Right now, there are two main modes: one in which you can spawn as many units as you want on a two-sided battlefield and let armies have at it, and another in which you play through a campaign of handcrafted levels. The former makes for an amusing timewaster, but there are only so many different ways you can pit two Zeuses against a horde of 50 bone wizards before the (admittedly very funny) novelty wears off.
Campaign mode is TABS’ real highlight, at least for now. Each level is an exercise in bizarro alternate-history creative thinking. Questions I’ve chewed on have ranged from “How do I turn that pack of hobbits into a quivering mass of dismembered hobbit feet before they clamp onto my men’s clavicles and never let go?” to “How many snakes—fired from archers’ bows—will it take to stop a single rampaging minotaur?”

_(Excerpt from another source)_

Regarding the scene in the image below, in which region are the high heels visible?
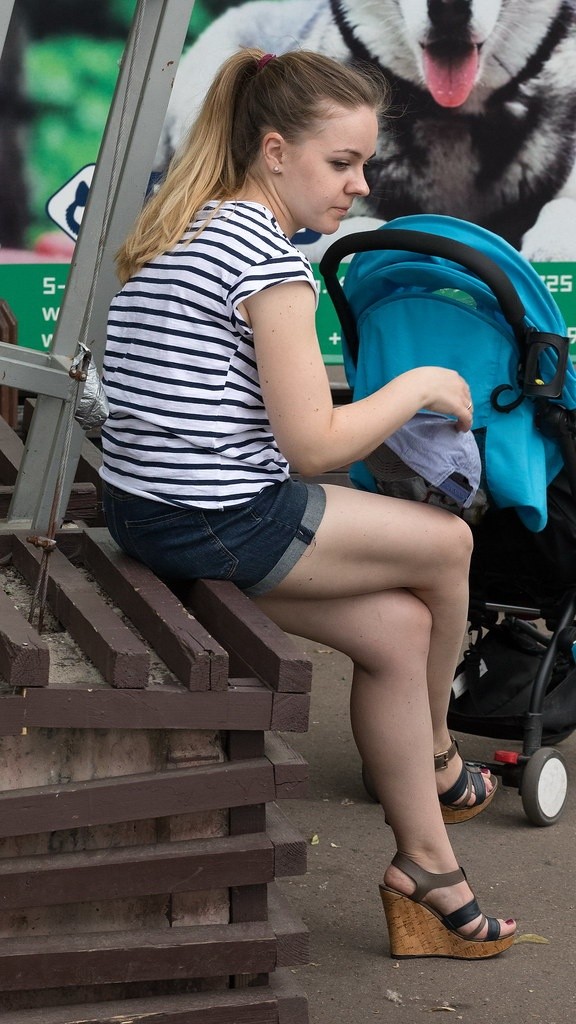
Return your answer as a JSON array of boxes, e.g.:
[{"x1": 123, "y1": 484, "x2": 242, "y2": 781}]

Early on, you’re constrained by the era of units you have access to, but once levels open up, the only leash on your creativity is how much money you have to spend on units, which varies from level to level. I’ve yet to encounter a level that’s particularly hard, but experimenting until you figure out the right combination of units to take out, say, a single king granted almost godlike power by a small army of priests is great fun—especially when one of many correct answers turns out to be a bunch of ominously floating scarecrows who summon magic birds. There’s a delightfully weird internal logic to it all. Paired with a rapid-fire pace, it makes it easy to while away hours on the game’s menagerie of mini-challenges. Unfortunately, while the early access version includes quite a few levels, there aren’t that many yet. I’ve been playing for about two hours, and I’ve already finished nearly two-thirds of them.

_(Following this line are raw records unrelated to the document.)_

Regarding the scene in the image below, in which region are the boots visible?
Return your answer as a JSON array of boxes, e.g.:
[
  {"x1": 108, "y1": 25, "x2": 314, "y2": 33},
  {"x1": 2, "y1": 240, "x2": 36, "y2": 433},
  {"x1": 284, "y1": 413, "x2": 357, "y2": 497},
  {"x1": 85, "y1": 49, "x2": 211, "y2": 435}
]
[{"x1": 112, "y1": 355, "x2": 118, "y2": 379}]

Details, however, are what really sets TABS apart from other semi-automated, extremely accurate battle simulator games. Unpredictable physics-powered animations turn every skirmish into a teetering, tumbling bar brawl between freak idiots from all across history. You can zoom in and watch the cartoon carnage up close, and you’ll want to, because the game never seems to run out of funny little physics-based interactions. Expressive characters and animations mean that every screenshot of victory (and defeat) tells a charming little story about boneless dummies fighting for their lives. Here are some of my favorites I’ve taken:
Despite how ludicrous the battles tend to get, you can probably more or less guess what happened just by looking at those screens. Well, aside from that time Zeus wouldn’t stop throwing lighting at a pile of extremely fried corpses. Even I’m not sure what was going on there.
TABS’ AI, in case you were wondering, is not very good, but I think that’s on purpose. Units flail in circles and scream, something that never fails to make me laugh. They slam face-first into each other like Looney Tunes characters. They fall off cliffs like different Looney Tunes characters. However, other elements of the game are unintentionally busted. On a couple occasions, it just stopped letting me place units for no apparent reason, and I had to jump back to the main menu and reload the level I was on. The game’s also just straight up crashed on me a few times.

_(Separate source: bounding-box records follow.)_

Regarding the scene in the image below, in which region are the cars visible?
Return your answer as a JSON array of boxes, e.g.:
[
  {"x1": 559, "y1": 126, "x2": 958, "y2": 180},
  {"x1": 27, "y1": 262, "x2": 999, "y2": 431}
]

Thus, we find ourselves at an impasse: On one hand, it’s hard not to wish TABS was in better shape—or at least a little less early—after the amount of time it’s spent in development. On the other, it’s wicked fun, a series of slow-motion train wrecks you can’t look away from because you engineered them. Despite my reservations, I can’t help but recommend it. There are plenty of video games that I’d call “dumb fun,” but few are this dumb or this fun. TABS is, in so many senses of the phrase, a no-brainer.